____ Excerpted data

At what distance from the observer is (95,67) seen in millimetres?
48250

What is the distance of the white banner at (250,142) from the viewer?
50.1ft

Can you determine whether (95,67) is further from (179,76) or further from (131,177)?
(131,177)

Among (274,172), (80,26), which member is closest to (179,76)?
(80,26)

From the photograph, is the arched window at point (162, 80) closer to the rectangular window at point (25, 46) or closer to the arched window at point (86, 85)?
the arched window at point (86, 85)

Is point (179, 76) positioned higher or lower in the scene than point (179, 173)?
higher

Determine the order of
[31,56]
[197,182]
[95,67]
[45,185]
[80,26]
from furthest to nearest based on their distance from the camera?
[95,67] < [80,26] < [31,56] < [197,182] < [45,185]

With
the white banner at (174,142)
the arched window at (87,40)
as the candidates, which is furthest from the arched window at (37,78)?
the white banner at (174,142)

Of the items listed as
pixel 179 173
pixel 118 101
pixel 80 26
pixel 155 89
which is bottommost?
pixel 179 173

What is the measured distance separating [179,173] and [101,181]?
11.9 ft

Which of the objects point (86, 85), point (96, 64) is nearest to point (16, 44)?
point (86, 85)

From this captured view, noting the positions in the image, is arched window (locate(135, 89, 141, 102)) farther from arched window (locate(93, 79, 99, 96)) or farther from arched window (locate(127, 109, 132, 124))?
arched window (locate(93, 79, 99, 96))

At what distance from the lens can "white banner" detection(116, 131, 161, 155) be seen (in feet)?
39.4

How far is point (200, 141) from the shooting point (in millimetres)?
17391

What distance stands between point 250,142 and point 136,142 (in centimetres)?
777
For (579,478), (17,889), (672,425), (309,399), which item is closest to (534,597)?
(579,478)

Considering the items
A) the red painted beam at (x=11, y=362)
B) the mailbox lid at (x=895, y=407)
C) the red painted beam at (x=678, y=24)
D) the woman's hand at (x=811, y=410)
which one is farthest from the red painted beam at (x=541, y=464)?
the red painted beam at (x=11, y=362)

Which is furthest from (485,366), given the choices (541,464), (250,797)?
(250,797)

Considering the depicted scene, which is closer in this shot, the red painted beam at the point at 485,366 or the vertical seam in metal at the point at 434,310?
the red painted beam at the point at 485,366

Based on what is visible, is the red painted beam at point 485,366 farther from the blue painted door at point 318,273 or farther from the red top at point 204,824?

________

• Exercise task
Can you quote exactly the lines from the one containing "Is point (179, 76)" through the last line of the records above, and nothing else?

• Solution to this task
Is point (179, 76) positioned higher or lower in the scene than point (179, 173)?
higher

Determine the order of
[31,56]
[197,182]
[95,67]
[45,185]
[80,26]
from furthest to nearest based on their distance from the camera?
[95,67] < [80,26] < [31,56] < [197,182] < [45,185]

With
the white banner at (174,142)
the arched window at (87,40)
as the candidates, which is furthest from the arched window at (37,78)?
the white banner at (174,142)

Of the items listed as
pixel 179 173
pixel 118 101
pixel 80 26
pixel 155 89
which is bottommost?
pixel 179 173

What is the measured distance separating [179,173] and [101,181]?
11.9 ft

Which of the objects point (86, 85), point (96, 64) is nearest to point (16, 44)?
point (86, 85)

From this captured view, noting the positions in the image, is arched window (locate(135, 89, 141, 102)) farther from arched window (locate(93, 79, 99, 96)) or farther from arched window (locate(127, 109, 132, 124))?
arched window (locate(93, 79, 99, 96))

At what distance from the lens can "white banner" detection(116, 131, 161, 155) be seen (in feet)?
39.4

How far is point (200, 141) from the shooting point (in millimetres)?
17391

What distance stands between point 250,142 and point 136,142 (in centimetres)?
777
For (579,478), (17,889), (672,425), (309,399), which item is closest to (534,597)?
(579,478)

Considering the items
A) the red painted beam at (x=11, y=362)
B) the mailbox lid at (x=895, y=407)
C) the red painted beam at (x=678, y=24)
D) the woman's hand at (x=811, y=410)
which one is farthest from the red painted beam at (x=541, y=464)?
the red painted beam at (x=11, y=362)

Which is furthest from (485,366), given the choices (541,464), (250,797)?
(250,797)

Considering the depicted scene, which is closer in this shot, the red painted beam at the point at 485,366 or the vertical seam in metal at the point at 434,310?
the red painted beam at the point at 485,366

Based on what is visible, is the red painted beam at point 485,366 farther from the blue painted door at point 318,273 or farther from the red top at point 204,824?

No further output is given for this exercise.